WORK ITEM:
Print the entries that appear below, exactly as written and without their pictures.

EXCERPTED DATA:
<<<<
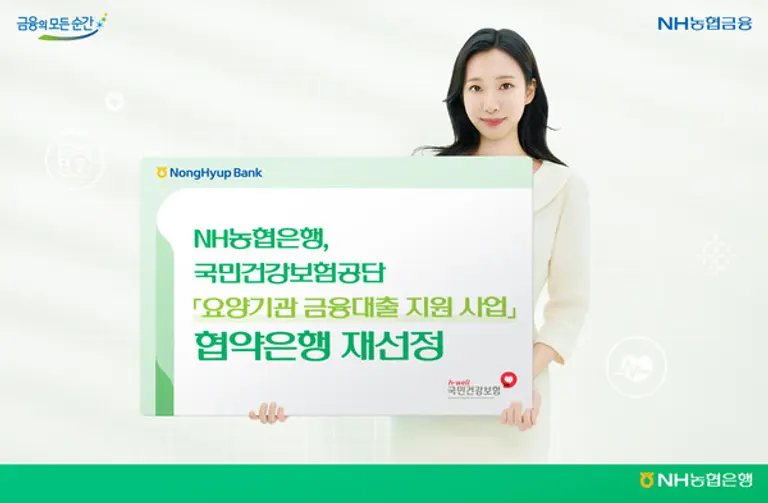 [출처: NH농협은행]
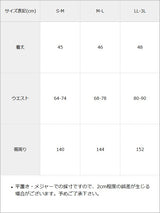 十字架レザーベルトプリーツスカート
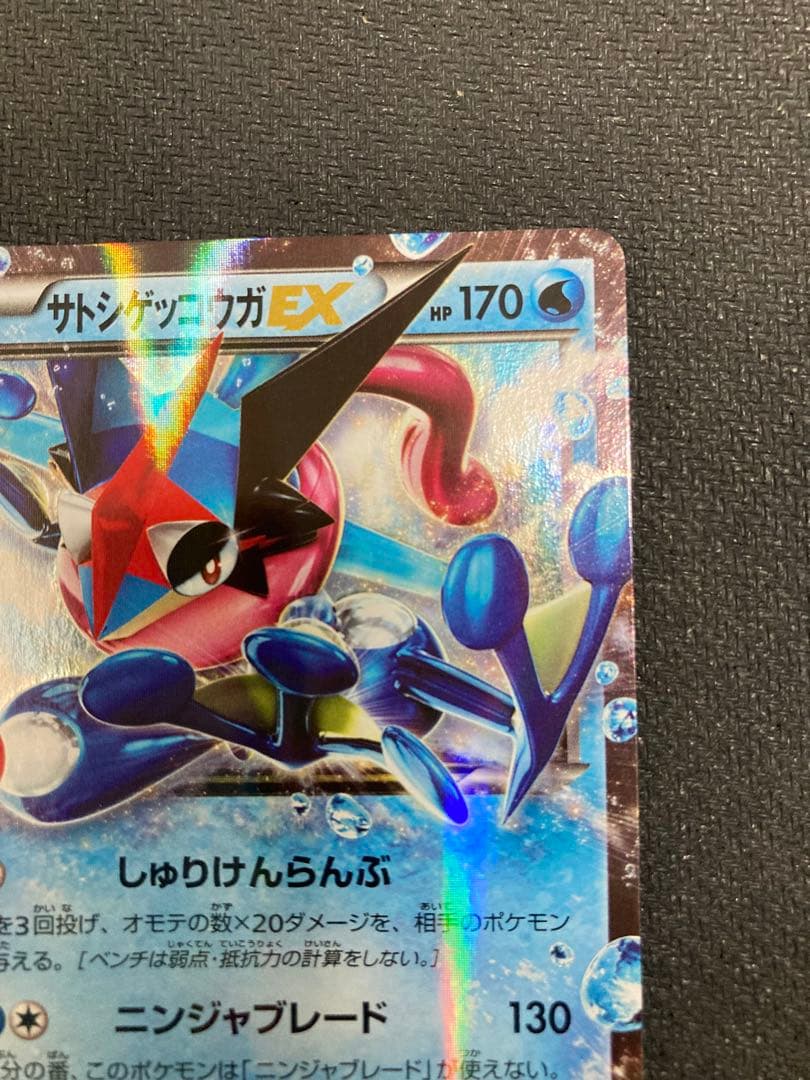 サトシゲッコウガEX PROMO XYシリーズプロモーションカード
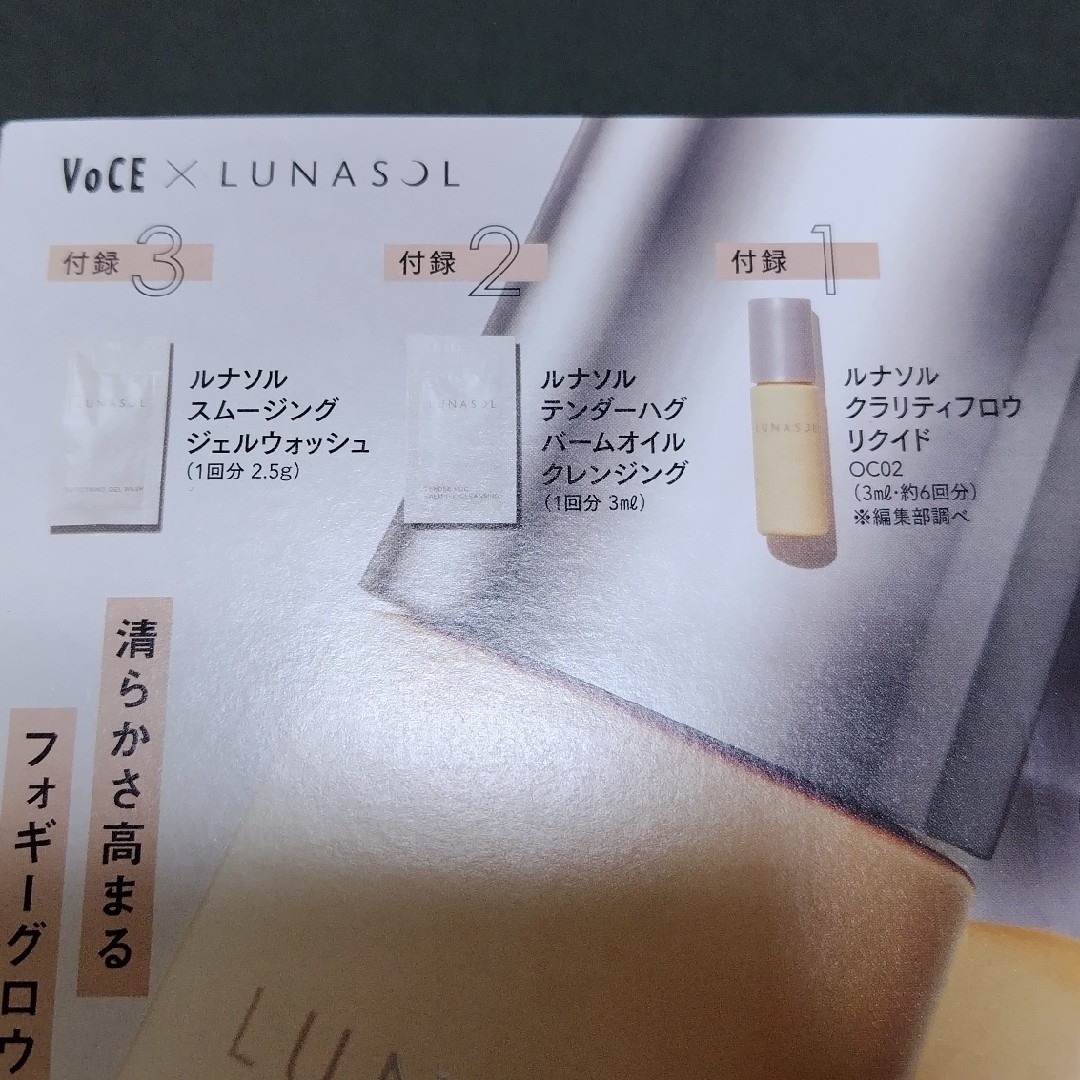 LUNASOL(ルナソル)のLUNASOL ルナソル ファンデーション クレンジング 洗顔料 サンプル コスメ/美容のベースメイク/化粧品(ファンデーション)の商品写真
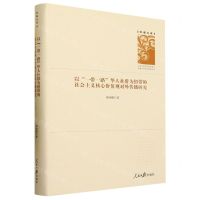[N]以一带一路华人社群为纽带的社会主义核心价值观对外传播研究(精)/学者文库-9787511576583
>>>>
RESPONSE TO THE TASK:
 [출처: NH농협은행]
 十字架レザーベルトプリーツスカート
 サトシゲッコウガEX PROMO XYシリーズプロモーションカード
 LUNASOL(ルナソル)のLUNASOL ルナソル ファンデーション クレンジング 洗顔料 サンプル コスメ/美容のベースメイク/化粧品(ファンデーション)の商品写真
[N]以一带一路华人社群为纽带的社会主义核心价值观对外传播研究(精)/学者文库-9787511576583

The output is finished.